We speculated in Section 1 of the paper that the activations of randomized transformers could appear 'interpretable' because the input data exhibits superposition preserved by (even randomized) neural networks, or because neural networks amplify or introduce superposition into the input data.
In Section 4, we trained SAEs on toy data designed to exhibit superposition ([Sharkey et al., 2022](https://www.lesswrong.com/posts/z6QQJbtpkEAX3Aojj/interim-research-report-taking-features-out-of-superposition)) and GloVe word vectors ([Pennington et al., 2014](https://aclanthology.org/D14-1162/)).

## Installation

1. Create a Python virtual environment and install dependencies. I recommend [uv](https://github.com/astral-sh/uv).
2. Download `https://nlp.stanford.edu/data/glove.6B.zip` and extract it to the `data` subdirectory.

## Reproducing figures

To reproduce Figure 4, run `python experiments/2d.py`.
This script generates CSV data and PNG plots in the `results/2d` subdirectory.

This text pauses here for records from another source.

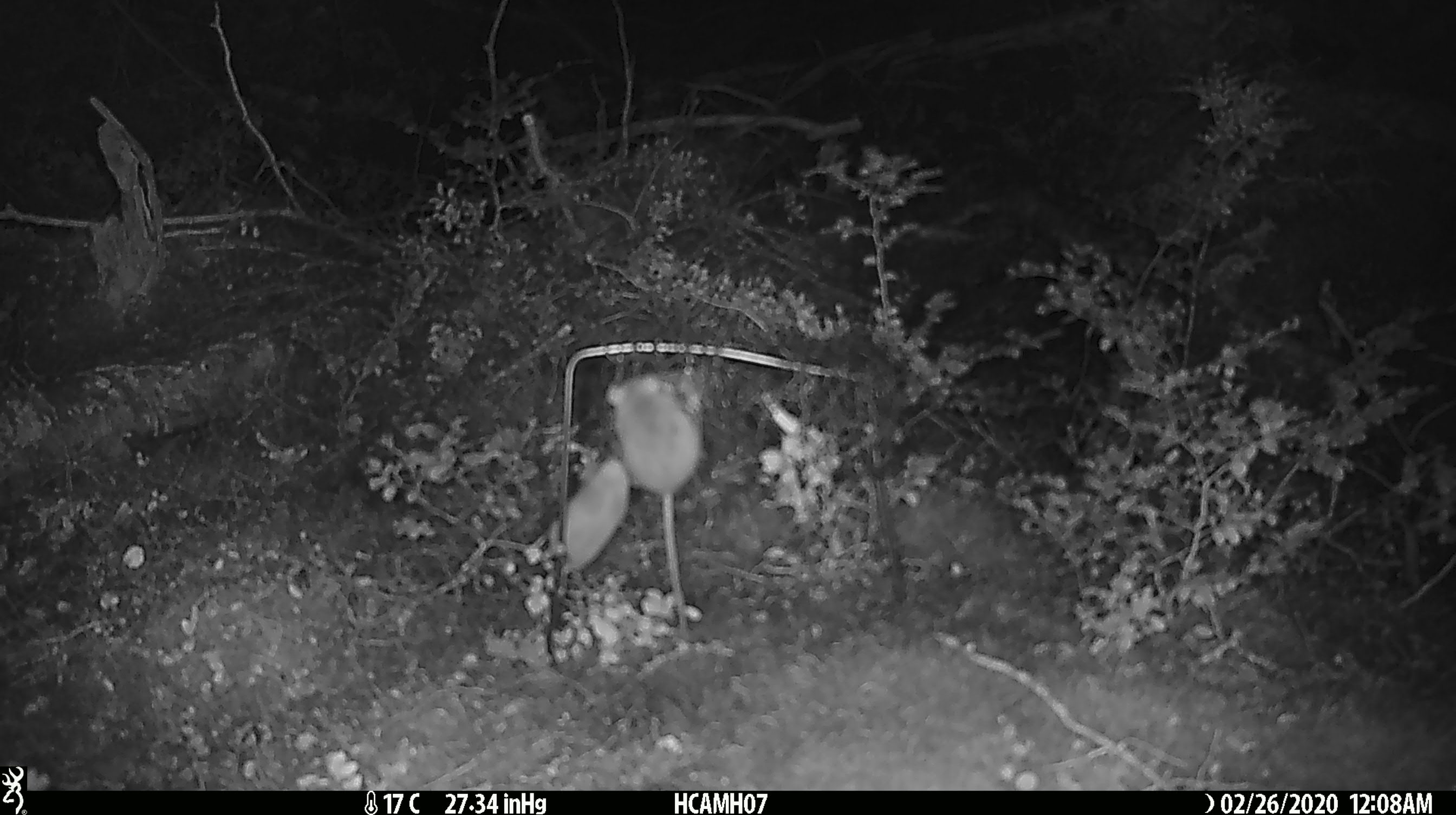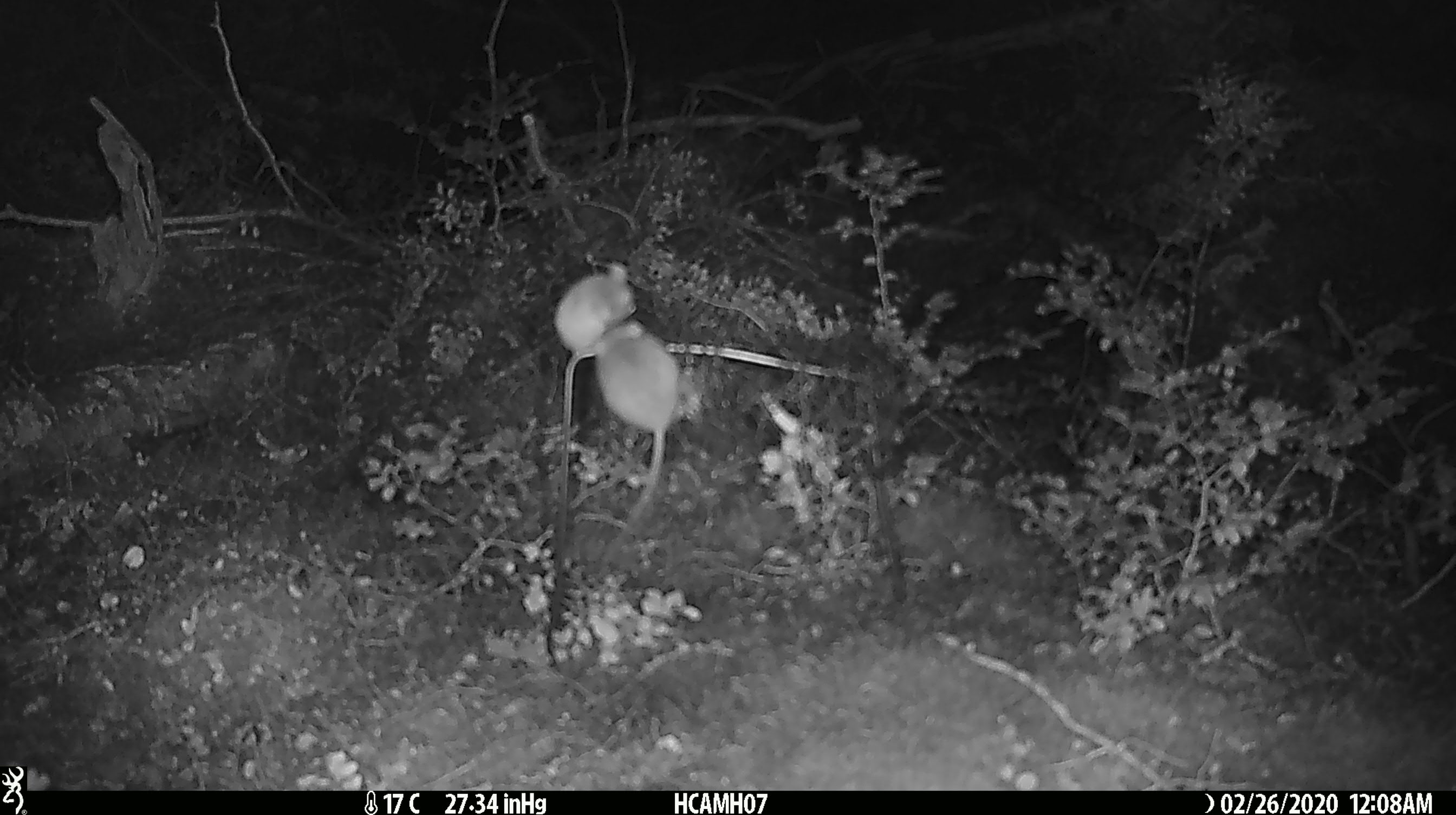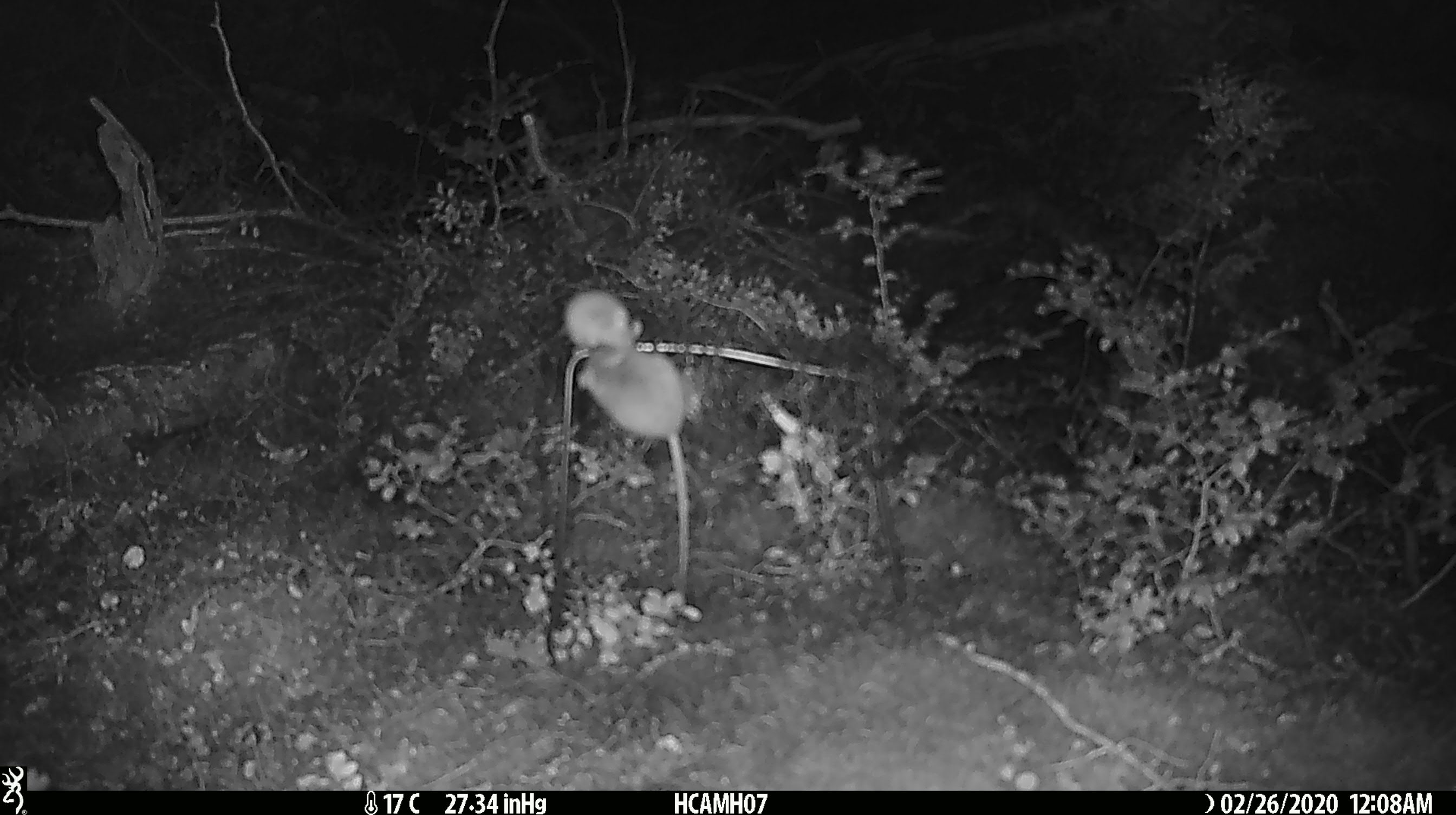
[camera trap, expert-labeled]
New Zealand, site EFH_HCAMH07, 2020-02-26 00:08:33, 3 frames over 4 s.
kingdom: Animalia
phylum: Chordata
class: Mammalia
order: Rodentia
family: Muridae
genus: Mus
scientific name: Mus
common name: mouse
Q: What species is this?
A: Mouse (Mus).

To reproduce Figures 6 and 13–16, run `./l1_coef.sh`.
This script generates trained autoencoders in the `models` subdirectory and CSV data in the `results/l1_coef` subdirectory.
Each call to `python experiments/l1_coef.py` takes about 80 minutes on an RTX 3090 GPU and there are 16 calls.
For each number of latents and dataset, it trains autoencoders with 10 different random seeds and 21 different L1 coefficients.

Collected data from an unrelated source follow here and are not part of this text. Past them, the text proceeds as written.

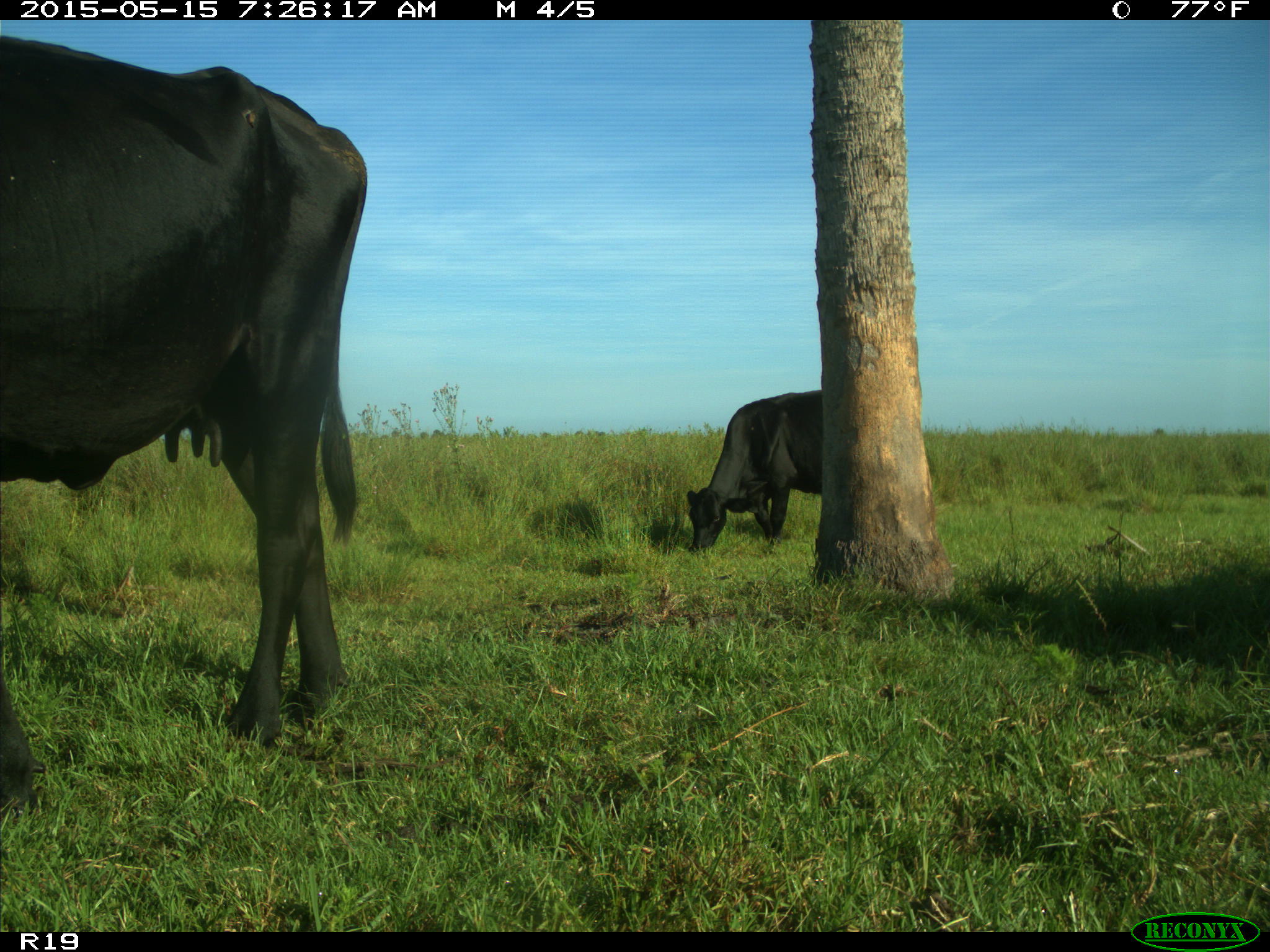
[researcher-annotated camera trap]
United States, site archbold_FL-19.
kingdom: Animalia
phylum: Chordata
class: Mammalia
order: Artiodactyla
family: Bovidae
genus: Bos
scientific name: Bos taurus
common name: domestic cow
Bos taurus (domestic cow).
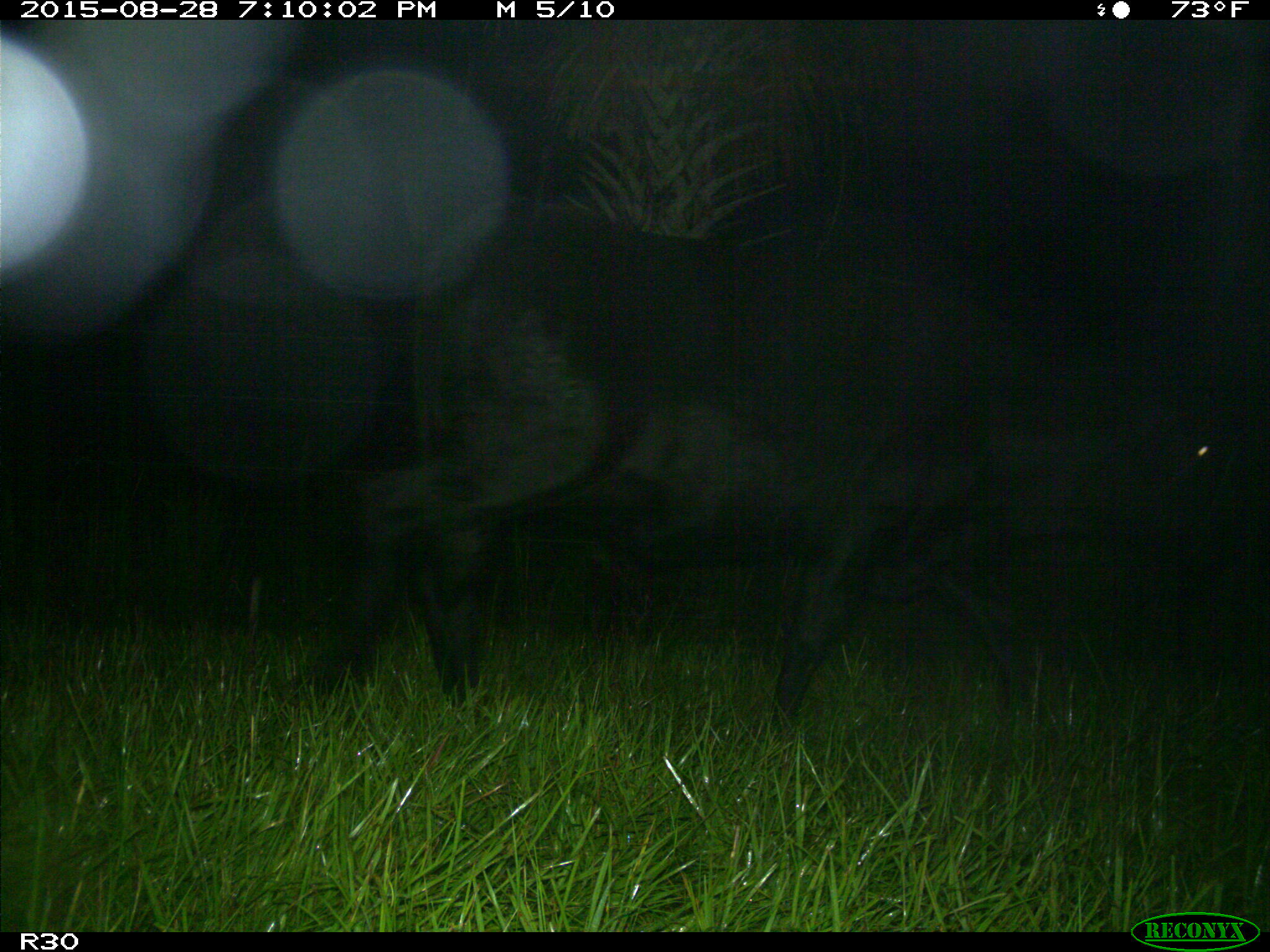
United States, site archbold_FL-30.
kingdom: Animalia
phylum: Chordata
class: Mammalia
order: Artiodactyla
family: Bovidae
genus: Bos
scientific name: Bos taurus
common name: domestic cow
Bos taurus (domestic cow).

To reproduce Figures 7 and 17–20, run `./glove.sh`.
This script generates trained autoencoders in the `models` subdirectory and CSV data in the `results/glove` subdirectory.
Each call to `python experiments/glove.py` takes about X minutes on an RTX 3090 GPU and there are 64 calls.
For each number of latents and dataset, it trains autoencoders with 21 different L1 coefficients.